Cluster Project 1

Metabolic Sinks as a Mechanism of Sudden Cardiac Death in the Ischemic Heart

Aim 1.1: Effects of mitochondrial uncoupling on electrical propagation in the GP heart. This aim will test the metabolic sink hypothesis by determining if proton leak (e.g., mitochondrial uncoupling) initiated by a chemical uncoupler (carbonylcyanide-p-trifluoromethoxyphenylhydrazone, FCCP) and the resulting activation of IK_ATP leads to abnormal electrical propagation in intact-perfused guinea pig hearts.
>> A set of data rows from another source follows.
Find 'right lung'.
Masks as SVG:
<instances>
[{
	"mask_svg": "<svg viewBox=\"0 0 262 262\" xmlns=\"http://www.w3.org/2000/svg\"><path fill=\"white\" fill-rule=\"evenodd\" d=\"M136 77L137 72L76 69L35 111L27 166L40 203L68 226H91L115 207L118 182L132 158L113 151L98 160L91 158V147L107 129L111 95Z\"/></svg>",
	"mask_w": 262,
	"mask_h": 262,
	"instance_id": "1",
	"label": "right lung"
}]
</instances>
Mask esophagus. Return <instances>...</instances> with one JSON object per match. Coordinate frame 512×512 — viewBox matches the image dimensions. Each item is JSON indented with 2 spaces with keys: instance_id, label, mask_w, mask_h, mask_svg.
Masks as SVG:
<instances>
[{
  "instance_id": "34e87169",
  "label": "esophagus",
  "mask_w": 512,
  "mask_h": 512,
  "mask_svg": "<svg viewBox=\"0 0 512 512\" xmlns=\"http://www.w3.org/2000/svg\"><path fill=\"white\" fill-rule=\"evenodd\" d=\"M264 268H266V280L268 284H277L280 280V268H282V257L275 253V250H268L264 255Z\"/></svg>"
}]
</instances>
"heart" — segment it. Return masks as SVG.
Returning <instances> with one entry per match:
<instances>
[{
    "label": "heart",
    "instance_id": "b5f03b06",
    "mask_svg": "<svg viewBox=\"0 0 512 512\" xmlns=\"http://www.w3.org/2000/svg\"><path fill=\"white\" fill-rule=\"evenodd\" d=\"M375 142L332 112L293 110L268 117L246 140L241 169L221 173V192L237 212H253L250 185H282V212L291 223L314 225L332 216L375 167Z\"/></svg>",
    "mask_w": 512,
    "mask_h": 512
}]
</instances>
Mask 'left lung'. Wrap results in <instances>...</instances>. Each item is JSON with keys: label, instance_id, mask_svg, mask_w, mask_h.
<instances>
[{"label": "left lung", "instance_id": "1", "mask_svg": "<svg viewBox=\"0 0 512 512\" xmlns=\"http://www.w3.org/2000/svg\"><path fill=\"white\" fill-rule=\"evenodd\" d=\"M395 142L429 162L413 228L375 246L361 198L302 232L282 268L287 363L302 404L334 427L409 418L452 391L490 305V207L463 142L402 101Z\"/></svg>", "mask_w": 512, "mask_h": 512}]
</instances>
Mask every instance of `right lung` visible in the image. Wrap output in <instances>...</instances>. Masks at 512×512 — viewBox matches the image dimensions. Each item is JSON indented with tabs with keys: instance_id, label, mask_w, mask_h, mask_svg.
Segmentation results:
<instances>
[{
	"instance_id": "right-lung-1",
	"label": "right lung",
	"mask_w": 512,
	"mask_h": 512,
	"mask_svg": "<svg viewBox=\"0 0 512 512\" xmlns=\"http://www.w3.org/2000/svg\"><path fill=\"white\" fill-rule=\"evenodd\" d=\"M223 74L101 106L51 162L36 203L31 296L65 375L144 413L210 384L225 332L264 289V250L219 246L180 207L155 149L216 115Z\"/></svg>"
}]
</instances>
The uncoupler will be applied either: a) globally, for a short duration, followed by washout; or b) locally, via regional perfusion or direct injection. Optical mapping of action potentials (APs), Ca2+ transients (CaT) and ΔΨm on the epicardial surface of the guinea pig heart will be performed at high spatial resolution using two-photon excitation of fluorescence and at lower resolution, but with a much more broad field of view using photodiode arrays. These data will be used to test the hypotheses that arrhythmia in metabolically-stressed hearts results from: a) reentry about the in-excitable core of the metabolic sink; and/or b) regional dispersion of APD and repolarization.

Aim 1.2: Tissue localization of mitochondrial depolarization. In order to understand the ways in which metabolic sinks affect electrical propagation in the myocardium, we will determine the region over which metabolic uncoupling occurs by rapidly loading hearts with MitoTracker Red (Invitrogen Corp.) and then fixing them for 2-photon imaging using an automated microtome method (Aim 1.3). Mitotracker Red loads into polarized mitochondria and is retained after fixation and permeabilization (e.g. for co-staining with antibodies). MitoTracker Red emission can be imaged simultaneously with blue (<500nm) or green (500-550nm) emissions for several permutations of structure-function correlation experiments. We will co-stain with Hoescht 33342, which will label cell nuclei with a blue fluorescence emission, to count the number of cells present in each image field regardless of the bioenergetic stain. In this way, regions of metabolic comprise can by reconstructed in three dimensions, and correlated with functional data acquired prior to fixation.

Aim 1.3: Measurement of cardiac tissue structure. The fiber structure of the cardiac ventricles is a major determinant of electrical conduction patterns. Fiber orientation at corresponding points in different hearts is highly variable (Fig. 5, Helm et al – standard deviation can be as much as 20°). Thus, in order to compare model predictions from CP3 directly against experimental data, it is necessary to measure both conduction patterns (Aim 1.1), the location of metabolic sinks (Aim 1.2) and the geometry and fiber structure of each heart. This aim will make high spatial-resolution measurements of GP ventricular structure using a novel two-photon second-harmonic generation (SHG) imaging technique. Canine LV wedges studied in Aim 2.3 will also be reconstructed using SHG imaging. This will be accomplished by fixing tissues after optical mapping and mitochondrial labeling, followed by structural analysis using a combined SHG imaging/integrated microtome technique in this aim. In CP3, these anatomic data will be used to develop GP heart and canine tissue-wedge models that will be used to formulate hypotheses as to how metabolic sinks, layered on the underlying ventricular tissue architecture, contribute to the generation of arrhythmias. These hypotheses will then be tested experimentally.